## Texte du document
Les tensions entre la Russie et Israël, qui ont perduré pendant une semaine, semblent s’apaiser sans événements majeurs, mais en réalité, le feu couve sous les cendres. Ce feu sert à mijoter de nouvelles alliances plus solides que celles qui ont existé jusquelà. Ceci est aussi bien vrai pour l’alliance entre la Russie et l’Iran, qui s’est fragilisée au cours des trois dernières années, que pour l’alliance américaine avec certains pays arabes.
Israël a refusé de reconnaître la responsabilité de ses quatre F16 accusés par Moscou d’avoir abattu le 18 septembre un avion Illiouchine-20 russe près de Lattaquié. Au lieu de chercher à apaiser la Russie, Israël a manifesté son embarras des décisions que celle-ci a prises en réaction à cet incident.

## Lignes fournies
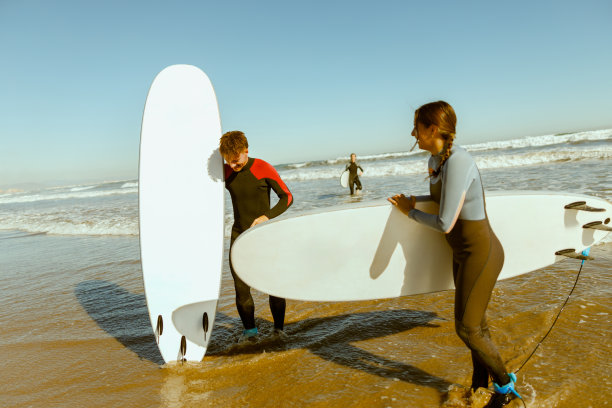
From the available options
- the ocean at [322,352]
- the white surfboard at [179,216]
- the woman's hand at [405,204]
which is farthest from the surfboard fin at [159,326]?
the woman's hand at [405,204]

...

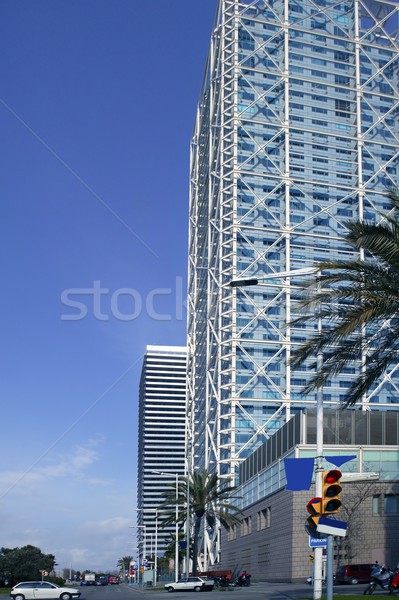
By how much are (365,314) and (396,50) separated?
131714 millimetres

## Objectif
Extrayez du texte sur les tensions entre la Russie et Israël le passage qui commence aux mots « Israël a refusé » et s'arrête après « à cet incident. ». Ces lignes proviennent d'une autre source que le texte.

## Résultat attendu
Israël a refusé de reconnaître la responsabilité de ses quatre F16 accusés par Moscou d’avoir abattu le 18 septembre un avion Illiouchine-20 russe près de Lattaquié. Au lieu de chercher à apaiser la Russie, Israël a manifesté son embarras des décisions que celle-ci a prises en réaction à cet incident.